RECORDS SUPPLIED:
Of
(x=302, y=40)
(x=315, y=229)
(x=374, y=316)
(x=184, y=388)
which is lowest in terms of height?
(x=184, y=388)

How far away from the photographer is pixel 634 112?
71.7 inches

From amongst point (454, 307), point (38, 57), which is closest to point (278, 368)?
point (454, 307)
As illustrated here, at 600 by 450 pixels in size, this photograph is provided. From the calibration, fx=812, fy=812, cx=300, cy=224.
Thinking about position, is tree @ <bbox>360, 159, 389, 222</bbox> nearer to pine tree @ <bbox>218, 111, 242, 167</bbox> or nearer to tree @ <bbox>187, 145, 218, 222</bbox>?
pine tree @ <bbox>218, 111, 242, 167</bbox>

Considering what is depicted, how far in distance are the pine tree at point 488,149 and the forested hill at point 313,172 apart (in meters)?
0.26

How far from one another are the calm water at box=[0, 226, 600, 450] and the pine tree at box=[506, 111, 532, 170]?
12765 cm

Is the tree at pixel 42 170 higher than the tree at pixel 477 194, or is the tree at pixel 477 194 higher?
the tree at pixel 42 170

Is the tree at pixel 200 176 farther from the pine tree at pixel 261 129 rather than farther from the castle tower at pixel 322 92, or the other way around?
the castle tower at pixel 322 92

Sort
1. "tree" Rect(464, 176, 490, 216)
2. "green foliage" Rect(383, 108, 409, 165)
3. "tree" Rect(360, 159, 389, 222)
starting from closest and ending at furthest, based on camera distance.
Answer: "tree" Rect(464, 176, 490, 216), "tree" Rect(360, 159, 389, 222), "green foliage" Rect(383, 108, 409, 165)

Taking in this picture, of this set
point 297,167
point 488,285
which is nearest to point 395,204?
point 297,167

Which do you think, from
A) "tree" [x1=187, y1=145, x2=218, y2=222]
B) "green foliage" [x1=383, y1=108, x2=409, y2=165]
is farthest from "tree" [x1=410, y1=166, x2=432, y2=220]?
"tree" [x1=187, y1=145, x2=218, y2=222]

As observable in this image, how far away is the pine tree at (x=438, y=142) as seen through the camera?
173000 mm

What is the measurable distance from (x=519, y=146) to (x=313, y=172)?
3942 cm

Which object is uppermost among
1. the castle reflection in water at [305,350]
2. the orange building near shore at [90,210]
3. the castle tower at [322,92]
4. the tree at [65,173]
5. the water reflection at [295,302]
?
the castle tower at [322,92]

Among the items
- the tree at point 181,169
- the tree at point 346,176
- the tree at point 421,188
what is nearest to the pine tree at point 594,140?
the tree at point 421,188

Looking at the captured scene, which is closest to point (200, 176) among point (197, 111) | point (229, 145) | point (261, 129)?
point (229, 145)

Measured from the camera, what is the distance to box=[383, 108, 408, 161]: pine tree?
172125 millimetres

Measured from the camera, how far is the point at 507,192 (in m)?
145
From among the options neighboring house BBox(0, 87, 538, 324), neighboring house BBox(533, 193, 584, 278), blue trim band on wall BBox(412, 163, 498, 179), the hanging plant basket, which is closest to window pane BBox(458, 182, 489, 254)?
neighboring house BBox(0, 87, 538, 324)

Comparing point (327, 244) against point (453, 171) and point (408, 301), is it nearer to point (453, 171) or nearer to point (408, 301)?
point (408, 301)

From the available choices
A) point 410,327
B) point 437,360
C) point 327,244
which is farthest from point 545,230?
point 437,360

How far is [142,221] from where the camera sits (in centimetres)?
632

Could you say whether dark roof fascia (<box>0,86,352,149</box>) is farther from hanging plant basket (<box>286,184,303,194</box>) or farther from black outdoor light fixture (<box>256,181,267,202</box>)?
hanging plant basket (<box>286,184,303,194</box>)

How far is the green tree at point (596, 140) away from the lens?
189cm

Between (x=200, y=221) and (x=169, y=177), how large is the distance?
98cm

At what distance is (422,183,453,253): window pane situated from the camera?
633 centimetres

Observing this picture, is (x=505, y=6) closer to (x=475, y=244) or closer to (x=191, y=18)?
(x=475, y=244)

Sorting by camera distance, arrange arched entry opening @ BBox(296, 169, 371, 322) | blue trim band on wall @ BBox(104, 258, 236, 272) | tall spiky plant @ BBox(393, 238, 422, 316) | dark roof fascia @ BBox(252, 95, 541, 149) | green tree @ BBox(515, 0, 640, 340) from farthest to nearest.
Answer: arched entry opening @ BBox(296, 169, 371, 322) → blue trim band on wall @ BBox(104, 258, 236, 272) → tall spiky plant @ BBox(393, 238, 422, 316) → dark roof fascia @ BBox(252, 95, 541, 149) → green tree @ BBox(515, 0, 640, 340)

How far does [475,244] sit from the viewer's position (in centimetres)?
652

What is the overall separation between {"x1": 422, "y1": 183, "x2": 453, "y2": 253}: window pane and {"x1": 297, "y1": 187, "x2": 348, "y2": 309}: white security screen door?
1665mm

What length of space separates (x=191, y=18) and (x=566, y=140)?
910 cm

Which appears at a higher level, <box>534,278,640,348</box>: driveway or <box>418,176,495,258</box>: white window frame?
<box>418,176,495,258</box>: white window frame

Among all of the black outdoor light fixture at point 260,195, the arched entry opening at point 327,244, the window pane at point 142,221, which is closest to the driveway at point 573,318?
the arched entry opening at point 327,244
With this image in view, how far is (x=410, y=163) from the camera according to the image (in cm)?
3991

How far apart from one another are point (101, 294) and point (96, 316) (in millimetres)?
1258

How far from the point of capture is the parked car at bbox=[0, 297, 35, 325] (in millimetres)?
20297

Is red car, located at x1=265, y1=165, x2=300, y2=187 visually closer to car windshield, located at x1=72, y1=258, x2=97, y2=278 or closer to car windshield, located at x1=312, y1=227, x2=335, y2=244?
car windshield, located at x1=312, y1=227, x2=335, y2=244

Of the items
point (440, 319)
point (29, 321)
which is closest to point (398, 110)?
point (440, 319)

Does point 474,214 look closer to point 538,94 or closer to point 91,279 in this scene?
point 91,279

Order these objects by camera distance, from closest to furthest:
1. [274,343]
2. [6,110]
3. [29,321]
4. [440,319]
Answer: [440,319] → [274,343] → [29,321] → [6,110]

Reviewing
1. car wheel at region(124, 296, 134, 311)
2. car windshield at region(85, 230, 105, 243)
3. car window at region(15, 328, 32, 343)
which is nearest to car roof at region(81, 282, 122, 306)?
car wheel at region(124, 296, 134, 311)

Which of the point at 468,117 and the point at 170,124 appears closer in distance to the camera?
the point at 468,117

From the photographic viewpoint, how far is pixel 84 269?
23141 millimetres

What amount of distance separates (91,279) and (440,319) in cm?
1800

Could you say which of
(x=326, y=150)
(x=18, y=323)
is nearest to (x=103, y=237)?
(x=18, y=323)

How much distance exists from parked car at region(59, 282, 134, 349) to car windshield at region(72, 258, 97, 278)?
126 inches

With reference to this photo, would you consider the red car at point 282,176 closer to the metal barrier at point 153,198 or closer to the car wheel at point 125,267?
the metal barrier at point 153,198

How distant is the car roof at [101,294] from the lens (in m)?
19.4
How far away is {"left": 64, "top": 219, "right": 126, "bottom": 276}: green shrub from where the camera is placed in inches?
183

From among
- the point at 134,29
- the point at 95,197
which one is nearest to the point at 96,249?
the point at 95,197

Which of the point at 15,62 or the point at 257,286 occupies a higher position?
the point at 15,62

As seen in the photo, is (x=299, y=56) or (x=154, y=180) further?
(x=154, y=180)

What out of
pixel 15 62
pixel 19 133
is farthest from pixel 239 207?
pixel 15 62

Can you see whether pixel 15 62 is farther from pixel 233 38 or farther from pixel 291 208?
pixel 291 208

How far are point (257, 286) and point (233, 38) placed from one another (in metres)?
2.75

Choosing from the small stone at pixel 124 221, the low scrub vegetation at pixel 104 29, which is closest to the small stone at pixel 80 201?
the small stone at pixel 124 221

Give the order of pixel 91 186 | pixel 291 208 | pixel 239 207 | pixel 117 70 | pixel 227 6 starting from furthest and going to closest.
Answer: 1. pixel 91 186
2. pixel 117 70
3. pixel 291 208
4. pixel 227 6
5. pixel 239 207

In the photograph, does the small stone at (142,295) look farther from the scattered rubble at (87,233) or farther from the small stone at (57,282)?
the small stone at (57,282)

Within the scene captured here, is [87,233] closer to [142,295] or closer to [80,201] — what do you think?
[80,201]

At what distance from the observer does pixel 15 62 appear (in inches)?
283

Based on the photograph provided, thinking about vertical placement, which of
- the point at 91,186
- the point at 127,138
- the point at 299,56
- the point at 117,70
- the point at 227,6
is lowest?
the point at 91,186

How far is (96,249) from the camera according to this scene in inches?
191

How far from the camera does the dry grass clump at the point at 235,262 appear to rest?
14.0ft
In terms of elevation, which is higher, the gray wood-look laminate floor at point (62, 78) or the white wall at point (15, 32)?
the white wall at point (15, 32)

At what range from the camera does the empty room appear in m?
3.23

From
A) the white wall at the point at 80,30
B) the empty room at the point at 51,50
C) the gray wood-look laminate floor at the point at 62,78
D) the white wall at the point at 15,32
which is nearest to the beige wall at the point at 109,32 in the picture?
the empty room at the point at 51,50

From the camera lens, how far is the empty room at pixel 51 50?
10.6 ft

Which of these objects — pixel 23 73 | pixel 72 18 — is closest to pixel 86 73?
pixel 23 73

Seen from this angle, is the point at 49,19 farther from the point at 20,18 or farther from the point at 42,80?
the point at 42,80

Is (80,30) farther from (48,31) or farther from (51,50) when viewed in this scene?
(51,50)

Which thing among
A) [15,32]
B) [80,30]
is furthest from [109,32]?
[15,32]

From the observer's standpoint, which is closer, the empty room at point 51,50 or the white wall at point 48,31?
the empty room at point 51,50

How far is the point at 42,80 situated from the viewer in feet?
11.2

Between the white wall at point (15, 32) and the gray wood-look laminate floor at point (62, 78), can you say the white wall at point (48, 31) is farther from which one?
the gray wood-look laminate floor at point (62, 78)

THE PROBLEM:
Rewrite only the stretch from the line containing "How far are" through the line containing "5. pixel 239 207", with "low scrub vegetation" changed to "dry brush" and everything else left as it stands.

SOLVED PROBLEM:
How far are point (257, 286) and point (233, 38) placed from one another (in metres)?
2.75

Choosing from the small stone at pixel 124 221, the dry brush at pixel 104 29, which is closest to the small stone at pixel 80 201?
the small stone at pixel 124 221

Give the order of pixel 91 186 | pixel 291 208 | pixel 239 207 | pixel 117 70 | pixel 227 6 starting from furthest and going to closest.
Answer: 1. pixel 91 186
2. pixel 117 70
3. pixel 291 208
4. pixel 227 6
5. pixel 239 207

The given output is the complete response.